Scene question records »
════

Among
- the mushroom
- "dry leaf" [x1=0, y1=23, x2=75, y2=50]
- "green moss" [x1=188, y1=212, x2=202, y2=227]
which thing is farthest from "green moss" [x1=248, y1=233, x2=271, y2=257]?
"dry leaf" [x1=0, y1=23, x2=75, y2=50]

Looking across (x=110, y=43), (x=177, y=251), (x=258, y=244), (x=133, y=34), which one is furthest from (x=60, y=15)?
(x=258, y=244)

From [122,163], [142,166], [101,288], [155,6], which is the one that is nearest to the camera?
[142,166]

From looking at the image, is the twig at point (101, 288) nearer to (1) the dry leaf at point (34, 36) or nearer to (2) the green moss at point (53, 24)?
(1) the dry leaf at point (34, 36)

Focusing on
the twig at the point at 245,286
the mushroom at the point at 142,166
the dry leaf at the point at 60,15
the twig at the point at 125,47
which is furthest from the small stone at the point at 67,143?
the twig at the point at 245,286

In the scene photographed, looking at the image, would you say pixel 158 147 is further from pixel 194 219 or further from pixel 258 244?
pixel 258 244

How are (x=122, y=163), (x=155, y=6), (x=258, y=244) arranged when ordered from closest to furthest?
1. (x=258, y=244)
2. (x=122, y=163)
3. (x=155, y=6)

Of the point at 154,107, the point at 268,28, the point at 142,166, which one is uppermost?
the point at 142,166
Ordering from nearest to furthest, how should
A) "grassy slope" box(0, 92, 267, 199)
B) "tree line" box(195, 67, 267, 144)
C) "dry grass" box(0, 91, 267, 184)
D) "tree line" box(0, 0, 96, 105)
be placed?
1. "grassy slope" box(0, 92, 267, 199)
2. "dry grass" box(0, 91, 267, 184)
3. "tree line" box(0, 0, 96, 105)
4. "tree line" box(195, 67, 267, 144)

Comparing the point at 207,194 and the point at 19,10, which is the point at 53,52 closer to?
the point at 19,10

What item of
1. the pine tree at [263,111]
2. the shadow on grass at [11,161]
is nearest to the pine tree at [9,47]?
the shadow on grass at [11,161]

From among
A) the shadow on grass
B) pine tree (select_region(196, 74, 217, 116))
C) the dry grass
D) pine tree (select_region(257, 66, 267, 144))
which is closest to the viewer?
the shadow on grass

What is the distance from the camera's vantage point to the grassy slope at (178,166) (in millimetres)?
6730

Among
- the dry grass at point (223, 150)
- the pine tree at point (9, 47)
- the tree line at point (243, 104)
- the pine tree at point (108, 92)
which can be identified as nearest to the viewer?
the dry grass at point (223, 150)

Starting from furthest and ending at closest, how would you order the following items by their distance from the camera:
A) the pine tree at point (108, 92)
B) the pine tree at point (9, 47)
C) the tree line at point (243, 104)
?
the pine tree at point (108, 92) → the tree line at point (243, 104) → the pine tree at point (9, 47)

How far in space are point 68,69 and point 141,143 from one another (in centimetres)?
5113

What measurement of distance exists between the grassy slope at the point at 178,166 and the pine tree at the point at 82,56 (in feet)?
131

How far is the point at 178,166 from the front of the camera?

════

Print the line containing "Ordering from nearest to furthest, how should" and every line after it to the end of the records above, exactly as written, and nothing else.

Ordering from nearest to furthest, how should
A) "grassy slope" box(0, 92, 267, 199)
B) "tree line" box(195, 67, 267, 144)
C) "dry grass" box(0, 91, 267, 184)
D) "tree line" box(0, 0, 96, 105)
be placed?
1. "grassy slope" box(0, 92, 267, 199)
2. "dry grass" box(0, 91, 267, 184)
3. "tree line" box(0, 0, 96, 105)
4. "tree line" box(195, 67, 267, 144)

Comparing the point at 207,194 and the point at 19,10, which is the point at 53,52 closer to?
the point at 19,10

What item of
1. the pine tree at [263,111]
2. the shadow on grass at [11,161]
is nearest to the pine tree at [9,47]?
the shadow on grass at [11,161]

From among
A) the shadow on grass
B) pine tree (select_region(196, 74, 217, 116))
C) the dry grass
D) pine tree (select_region(257, 66, 267, 144))
which is closest to the viewer?
the shadow on grass

What is the distance from the camera's vantage point to the grassy slope at (178,166) (in millimetres)?
6730

Among
- the dry grass at point (223, 150)
- the pine tree at point (9, 47)
- the tree line at point (243, 104)
- the pine tree at point (108, 92)
which can be identified as nearest to the viewer?
the dry grass at point (223, 150)

Starting from furthest and ending at closest, how would you order the following items by their distance from the camera:
A) the pine tree at point (108, 92)
B) the pine tree at point (9, 47)
C) the tree line at point (243, 104)
?
the pine tree at point (108, 92) → the tree line at point (243, 104) → the pine tree at point (9, 47)

How far in space are point 68,69 and point 141,143 from one another (in centimetres)?
5113

What measurement of distance exists between the grassy slope at the point at 178,166 and the pine tree at the point at 82,56 (in feet)?
131

How far is the point at 178,166 from the front of the camera?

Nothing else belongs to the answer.